***** Data
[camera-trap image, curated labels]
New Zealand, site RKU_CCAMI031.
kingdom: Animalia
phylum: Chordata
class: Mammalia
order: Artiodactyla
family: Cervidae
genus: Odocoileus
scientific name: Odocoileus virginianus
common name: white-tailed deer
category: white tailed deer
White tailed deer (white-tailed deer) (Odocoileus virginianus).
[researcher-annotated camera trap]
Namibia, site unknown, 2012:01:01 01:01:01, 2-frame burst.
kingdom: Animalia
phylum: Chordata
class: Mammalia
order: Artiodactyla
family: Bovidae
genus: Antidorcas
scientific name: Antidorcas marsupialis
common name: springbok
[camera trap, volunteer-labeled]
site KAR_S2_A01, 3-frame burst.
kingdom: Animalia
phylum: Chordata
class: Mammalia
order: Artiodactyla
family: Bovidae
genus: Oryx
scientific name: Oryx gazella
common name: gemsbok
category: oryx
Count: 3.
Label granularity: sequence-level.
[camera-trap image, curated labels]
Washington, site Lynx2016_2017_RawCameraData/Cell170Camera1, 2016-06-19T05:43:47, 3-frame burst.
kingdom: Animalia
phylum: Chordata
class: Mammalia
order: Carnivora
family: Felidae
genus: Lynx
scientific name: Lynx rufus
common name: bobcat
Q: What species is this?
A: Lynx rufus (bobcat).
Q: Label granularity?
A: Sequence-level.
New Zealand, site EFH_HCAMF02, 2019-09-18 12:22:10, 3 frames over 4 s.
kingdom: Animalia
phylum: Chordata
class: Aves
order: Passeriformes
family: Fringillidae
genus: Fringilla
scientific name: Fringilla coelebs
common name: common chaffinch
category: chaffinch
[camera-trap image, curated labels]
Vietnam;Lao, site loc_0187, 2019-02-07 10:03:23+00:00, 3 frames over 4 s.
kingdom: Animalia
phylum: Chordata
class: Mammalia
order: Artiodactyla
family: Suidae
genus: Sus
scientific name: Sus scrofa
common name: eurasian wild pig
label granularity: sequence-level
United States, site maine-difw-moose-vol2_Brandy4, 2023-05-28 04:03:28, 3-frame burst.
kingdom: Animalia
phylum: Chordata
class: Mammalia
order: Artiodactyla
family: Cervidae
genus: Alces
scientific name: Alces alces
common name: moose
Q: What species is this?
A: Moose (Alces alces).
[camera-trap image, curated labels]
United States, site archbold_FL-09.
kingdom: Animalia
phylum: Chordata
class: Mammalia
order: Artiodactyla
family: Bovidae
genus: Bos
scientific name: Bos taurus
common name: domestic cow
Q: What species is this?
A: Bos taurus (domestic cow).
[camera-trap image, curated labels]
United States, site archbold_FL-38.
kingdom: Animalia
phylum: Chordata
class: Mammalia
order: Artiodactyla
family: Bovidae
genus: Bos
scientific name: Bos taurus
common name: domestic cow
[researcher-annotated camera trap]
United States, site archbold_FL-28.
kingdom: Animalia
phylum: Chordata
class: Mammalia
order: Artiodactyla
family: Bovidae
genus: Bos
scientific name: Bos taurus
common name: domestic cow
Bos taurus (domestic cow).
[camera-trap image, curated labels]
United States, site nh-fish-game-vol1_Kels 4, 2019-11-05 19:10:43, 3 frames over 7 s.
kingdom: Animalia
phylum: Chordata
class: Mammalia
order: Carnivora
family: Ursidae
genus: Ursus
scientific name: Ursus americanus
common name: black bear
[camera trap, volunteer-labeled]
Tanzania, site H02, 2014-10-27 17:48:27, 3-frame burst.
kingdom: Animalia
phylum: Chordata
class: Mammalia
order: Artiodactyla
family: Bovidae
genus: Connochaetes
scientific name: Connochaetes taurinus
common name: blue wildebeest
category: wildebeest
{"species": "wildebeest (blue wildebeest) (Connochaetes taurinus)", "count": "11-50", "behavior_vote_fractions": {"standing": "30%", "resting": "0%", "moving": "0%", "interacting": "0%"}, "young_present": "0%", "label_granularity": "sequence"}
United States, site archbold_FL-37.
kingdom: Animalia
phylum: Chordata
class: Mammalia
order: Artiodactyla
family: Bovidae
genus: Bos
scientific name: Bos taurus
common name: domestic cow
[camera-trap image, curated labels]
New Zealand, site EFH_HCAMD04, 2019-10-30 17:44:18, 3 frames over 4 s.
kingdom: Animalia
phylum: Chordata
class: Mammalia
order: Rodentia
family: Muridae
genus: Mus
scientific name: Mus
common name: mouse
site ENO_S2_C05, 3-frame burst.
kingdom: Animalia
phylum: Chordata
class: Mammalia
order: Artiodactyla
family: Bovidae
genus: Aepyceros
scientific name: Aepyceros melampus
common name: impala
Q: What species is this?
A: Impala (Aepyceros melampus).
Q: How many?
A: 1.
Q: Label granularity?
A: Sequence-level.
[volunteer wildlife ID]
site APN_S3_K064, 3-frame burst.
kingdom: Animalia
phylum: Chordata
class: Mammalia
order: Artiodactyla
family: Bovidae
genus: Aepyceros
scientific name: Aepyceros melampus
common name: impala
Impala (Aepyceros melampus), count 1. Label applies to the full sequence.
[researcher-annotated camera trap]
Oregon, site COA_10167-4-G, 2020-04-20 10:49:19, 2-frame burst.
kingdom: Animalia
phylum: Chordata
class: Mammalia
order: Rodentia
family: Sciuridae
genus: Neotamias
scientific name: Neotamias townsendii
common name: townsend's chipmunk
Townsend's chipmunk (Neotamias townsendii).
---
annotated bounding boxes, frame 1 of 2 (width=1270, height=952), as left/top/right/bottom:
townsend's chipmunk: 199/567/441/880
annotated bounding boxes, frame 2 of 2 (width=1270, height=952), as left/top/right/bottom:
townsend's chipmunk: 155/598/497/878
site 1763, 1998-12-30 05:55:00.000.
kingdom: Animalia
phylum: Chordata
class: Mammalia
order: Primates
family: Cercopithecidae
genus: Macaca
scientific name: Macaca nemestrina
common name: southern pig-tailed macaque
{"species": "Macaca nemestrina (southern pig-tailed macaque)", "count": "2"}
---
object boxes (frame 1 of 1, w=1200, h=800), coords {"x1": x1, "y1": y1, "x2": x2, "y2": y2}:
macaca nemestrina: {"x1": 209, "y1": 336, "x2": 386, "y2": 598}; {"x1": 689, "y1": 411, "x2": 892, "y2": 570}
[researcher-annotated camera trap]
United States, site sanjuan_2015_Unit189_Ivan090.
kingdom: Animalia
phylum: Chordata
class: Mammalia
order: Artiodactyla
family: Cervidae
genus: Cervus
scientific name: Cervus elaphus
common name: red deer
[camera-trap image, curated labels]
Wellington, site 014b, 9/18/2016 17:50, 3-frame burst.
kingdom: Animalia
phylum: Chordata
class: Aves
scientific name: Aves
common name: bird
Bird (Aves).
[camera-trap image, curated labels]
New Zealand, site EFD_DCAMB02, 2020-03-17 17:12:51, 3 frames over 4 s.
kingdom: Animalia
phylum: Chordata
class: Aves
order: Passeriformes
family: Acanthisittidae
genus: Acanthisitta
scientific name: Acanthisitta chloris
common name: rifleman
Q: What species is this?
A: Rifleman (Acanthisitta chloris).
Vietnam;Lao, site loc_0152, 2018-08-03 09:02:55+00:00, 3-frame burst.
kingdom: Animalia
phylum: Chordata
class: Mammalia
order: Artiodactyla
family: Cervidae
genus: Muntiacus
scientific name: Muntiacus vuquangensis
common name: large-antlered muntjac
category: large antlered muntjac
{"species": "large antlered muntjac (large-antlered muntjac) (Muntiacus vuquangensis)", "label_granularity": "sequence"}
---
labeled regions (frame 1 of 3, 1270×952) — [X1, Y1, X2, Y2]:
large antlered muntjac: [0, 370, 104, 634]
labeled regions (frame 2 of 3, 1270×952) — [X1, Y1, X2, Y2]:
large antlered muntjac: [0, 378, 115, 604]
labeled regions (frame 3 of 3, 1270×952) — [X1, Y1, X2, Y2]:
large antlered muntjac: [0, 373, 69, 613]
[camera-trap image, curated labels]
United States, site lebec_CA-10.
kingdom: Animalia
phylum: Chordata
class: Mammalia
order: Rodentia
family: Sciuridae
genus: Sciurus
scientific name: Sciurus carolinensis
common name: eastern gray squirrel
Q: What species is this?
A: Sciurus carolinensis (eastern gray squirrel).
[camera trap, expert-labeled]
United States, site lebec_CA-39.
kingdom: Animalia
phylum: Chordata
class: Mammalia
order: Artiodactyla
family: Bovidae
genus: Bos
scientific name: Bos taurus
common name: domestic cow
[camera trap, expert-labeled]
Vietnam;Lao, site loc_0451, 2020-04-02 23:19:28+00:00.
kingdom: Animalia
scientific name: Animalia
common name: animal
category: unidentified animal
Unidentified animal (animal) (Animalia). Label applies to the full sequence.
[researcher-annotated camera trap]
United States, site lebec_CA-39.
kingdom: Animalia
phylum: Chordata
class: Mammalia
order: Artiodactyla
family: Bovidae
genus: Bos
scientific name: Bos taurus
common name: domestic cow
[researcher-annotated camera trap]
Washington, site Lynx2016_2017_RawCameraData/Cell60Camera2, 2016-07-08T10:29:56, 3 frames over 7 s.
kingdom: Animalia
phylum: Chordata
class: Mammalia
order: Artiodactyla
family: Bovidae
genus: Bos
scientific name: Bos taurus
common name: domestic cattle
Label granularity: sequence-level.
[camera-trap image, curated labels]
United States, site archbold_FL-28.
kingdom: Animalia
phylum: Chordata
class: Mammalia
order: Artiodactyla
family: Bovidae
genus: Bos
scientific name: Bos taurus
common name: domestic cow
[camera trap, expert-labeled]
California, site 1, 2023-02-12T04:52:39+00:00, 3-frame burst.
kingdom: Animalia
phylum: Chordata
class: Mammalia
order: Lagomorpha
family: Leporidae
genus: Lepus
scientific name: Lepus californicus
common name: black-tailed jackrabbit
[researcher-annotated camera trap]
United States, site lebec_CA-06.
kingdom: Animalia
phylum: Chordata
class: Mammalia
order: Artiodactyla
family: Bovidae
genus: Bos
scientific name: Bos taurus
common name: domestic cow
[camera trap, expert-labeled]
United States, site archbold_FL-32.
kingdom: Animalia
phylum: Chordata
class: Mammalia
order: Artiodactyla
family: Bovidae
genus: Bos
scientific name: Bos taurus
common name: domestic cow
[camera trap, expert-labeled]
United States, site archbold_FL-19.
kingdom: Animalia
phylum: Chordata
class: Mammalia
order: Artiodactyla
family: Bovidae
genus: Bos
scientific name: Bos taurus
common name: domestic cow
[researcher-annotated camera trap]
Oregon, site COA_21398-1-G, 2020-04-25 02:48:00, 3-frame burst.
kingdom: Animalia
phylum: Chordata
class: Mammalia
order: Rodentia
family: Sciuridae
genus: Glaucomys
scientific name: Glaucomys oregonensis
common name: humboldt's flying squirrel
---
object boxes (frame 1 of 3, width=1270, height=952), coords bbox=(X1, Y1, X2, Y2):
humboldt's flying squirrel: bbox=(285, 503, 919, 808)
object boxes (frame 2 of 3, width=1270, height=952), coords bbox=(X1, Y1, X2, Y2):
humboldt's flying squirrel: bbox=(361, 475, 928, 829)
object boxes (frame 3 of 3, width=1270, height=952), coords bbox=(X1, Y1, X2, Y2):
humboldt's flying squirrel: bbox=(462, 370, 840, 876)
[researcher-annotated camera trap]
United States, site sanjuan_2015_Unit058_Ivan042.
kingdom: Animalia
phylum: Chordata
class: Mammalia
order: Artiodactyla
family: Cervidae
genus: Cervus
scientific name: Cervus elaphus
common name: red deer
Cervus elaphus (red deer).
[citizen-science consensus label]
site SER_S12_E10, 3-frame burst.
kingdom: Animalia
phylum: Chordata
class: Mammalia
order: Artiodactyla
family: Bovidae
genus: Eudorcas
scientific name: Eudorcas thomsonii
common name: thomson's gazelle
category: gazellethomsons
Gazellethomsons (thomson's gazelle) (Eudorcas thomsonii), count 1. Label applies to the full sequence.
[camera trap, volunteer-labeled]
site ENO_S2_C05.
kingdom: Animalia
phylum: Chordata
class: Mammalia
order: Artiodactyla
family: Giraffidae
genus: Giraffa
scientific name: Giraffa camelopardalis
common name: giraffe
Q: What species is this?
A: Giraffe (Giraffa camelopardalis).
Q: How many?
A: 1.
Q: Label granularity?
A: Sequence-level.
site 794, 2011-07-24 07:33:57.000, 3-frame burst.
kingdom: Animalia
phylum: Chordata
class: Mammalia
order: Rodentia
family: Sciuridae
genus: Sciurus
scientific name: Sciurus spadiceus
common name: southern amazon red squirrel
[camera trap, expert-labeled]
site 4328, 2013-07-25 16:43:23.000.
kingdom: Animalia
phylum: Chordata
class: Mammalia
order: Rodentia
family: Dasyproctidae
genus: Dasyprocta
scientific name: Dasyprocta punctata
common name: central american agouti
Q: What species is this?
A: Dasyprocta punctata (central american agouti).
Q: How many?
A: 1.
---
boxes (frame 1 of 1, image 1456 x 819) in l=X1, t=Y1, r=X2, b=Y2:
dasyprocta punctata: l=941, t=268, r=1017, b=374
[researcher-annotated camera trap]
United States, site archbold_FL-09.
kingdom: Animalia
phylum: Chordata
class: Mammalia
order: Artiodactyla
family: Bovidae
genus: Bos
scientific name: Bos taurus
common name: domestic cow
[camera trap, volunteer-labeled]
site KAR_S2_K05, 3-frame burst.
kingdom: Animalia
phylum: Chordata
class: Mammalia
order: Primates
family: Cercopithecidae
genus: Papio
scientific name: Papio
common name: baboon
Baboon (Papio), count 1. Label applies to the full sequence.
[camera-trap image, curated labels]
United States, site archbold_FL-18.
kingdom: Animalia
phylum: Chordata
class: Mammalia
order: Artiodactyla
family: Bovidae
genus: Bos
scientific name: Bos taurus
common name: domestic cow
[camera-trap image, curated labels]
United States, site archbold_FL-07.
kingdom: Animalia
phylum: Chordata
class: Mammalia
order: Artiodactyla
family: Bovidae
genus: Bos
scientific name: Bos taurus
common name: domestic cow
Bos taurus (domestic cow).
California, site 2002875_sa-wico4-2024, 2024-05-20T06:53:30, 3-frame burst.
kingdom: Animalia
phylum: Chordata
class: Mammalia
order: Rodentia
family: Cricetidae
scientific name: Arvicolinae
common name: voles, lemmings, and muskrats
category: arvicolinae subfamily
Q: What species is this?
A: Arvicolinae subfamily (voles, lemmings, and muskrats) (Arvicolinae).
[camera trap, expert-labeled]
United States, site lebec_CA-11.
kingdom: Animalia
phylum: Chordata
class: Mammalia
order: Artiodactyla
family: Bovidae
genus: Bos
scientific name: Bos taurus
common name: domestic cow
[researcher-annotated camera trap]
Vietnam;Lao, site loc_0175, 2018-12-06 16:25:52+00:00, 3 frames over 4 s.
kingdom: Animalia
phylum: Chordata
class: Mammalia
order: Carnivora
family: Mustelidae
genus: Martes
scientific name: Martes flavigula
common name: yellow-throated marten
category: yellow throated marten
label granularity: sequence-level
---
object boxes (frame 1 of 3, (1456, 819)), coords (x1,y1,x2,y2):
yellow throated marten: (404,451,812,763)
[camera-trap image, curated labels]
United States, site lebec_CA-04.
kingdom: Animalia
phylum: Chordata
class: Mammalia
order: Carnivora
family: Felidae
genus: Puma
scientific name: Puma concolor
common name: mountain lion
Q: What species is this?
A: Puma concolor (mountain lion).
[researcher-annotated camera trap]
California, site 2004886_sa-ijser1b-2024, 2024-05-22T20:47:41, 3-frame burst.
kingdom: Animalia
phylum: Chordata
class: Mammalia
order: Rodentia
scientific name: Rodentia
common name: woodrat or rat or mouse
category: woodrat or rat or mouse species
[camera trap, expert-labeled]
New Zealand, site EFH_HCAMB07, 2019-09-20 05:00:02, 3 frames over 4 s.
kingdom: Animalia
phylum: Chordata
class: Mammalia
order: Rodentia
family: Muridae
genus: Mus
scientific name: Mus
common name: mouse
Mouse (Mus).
**********
[Work item] Lines holding the word "Washington" are the answer; copy each one from the records above.

[Result of the task]
Washington, site Lynx2016_2017_RawCameraData/Cell170Camera1, 2016-06-19T05:43:47, 3-frame burst.
Washington, site Lynx2016_2017_RawCameraData/Cell60Camera2, 2016-07-08T10:29:56, 3 frames over 7 s.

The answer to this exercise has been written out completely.